Perhaps the most exciting thing about VariableScope
is that you can look up the VariableScope
of your calling method. Check this out:
def root
x = 1
["a", "b", "c"].each do |item|
call_me
end
end
def call_me
sender = Rubinius::VariableScope.of_sender
p [:parent, sender.parent.locals]
p [:item, sender.locals]
end
root
In this case, you can get the VariableScope
of the caller, and get any live information from it. In this case, you can tell that the method was called from inside a block, what the locals inside the block contain, and what block contexts exist up to the method root. This is extremely powerful, and gives you a level of introspection into a running Ruby program heretofore not possible (or very difficult). Better yet, the existence of this feature doesn't slow down the rest of the program, because Rubinius uses it internally for common Ruby functionality like the implementation of private
and protected
.
Implementing caller_locals
Now that we understand the VariableScope object, what if we want to print out a list of all of the local variables in the caller of a method.
def main
a = "Hello"
[1,2,3].each do |b|
say_hello do
puts "#{a}: #{b}"
end
end
end
def say_hello
# this isn't working as we expect, and we want to look at
# the local variables of the calling method to see what's
# going on
yield
ensure
puts "Goodbye"
end
Let's implement a method called caller_locals
which will give us all of the local variables in the calling method. We will not be able to use VariableScope.of_sender
, since that only goes one level back, and since we will implement caller_locals
in Ruby, we will need to go two levels back. Thankfully, Rubinius::VM.backtrace
has the information we need.
Rubinius::VM.backtrace
takes two parameters. The first is the number of levels back to start from. In this case we want to start two levels back (the caller will be the say_hello
method, and we want its caller). The second parameter indicates whether the Location
objects should contain the VariableScope
, which is what we want.
NOTE: Yes, you read that right. In Rubinius, you can obtain a properly object-oriented backtrace object, where each entry is a Location
object. Check out kernel/common/location.rb
to see the definition of the class.
In this case, if we pass true
, to Rubinius::VM.backtrace
, each Location
will have a method called variables
, which is a Rubinus::VariableScope
object.
def caller_locals
variables = Rubinius::VM.backtrace(2, true).first.variables
end
The next thing you need to know is that each block in a method has its own VariableScope
and a parent
pointing at the VariableScope
for the parent block.
Each VariableScope
also has a pointer to its method
, an object that, among other things, keeps a list of the local variable names. These lists are both ordered the same.

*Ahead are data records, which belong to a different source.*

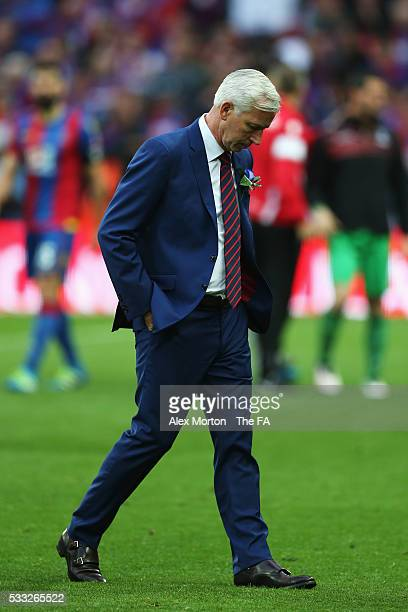 Alan Pardew Manager of Crystal Palace looks dejected after The Emirates FA Cup Final match between Manchester United and Crystal Palace at Wembley...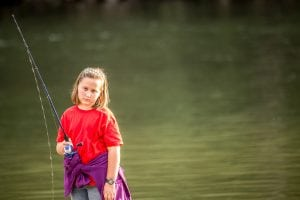 Little girl unhappy about losing a fish.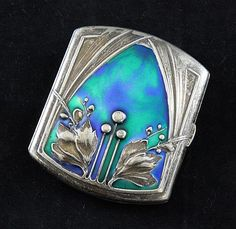 A Continental Art Nouveau silver and enamel cigarette case. Weird how I can't stand cigarettes/smoking, but I love novelty items related to it... pretty cases and funky ash trays...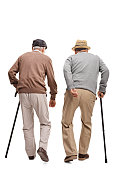 Two elderly people walking with canes isolated on white backgrou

To collect up the locals from the caller, we will walk this chain of VariableScope
objects until we get nil.
def caller_locals
variables = Rubinius::VM.backtrace(2, true).first.variables
locals = []
while variables
names = variables.method.local_names
values = variables.locals
locals << Hash[*names.zip(values).flatten]
variables = variables.parent
end
locals
end
This will return an Array of local variable Hashes, starting from the caller's direct scope and working up to the method body itself. Let's change the original method to use caller_locals
:
def say_hello
# this isn't working as we expect, and we want to look at
# the local variables of the calling method to see what's
# going on. Let's use caller_locals.
p caller_locals
yield
ensure
puts "Goodbye"
end
If we run the program now, the output will be:
[{:b=>1}, {:a=>"Hello"}]
Goodbye
[{:b=>2}, {:a=>"Hello"}]
Goodbye
[{:b=>3}, {:a=>"Hello"}]
Goodbye
This is just the tip of the iceberg of what is possible because of Rubinius' architecture. To be clear, these features are not accidents; because so much of Rubinius (including things like backtraces), it is forced to expose details of the internals to normal Ruby program. And because the Rubinius kernel is real Ruby (and not some kind of special Ruby subset), anything that works in the kernel will work in your Ruby code as well.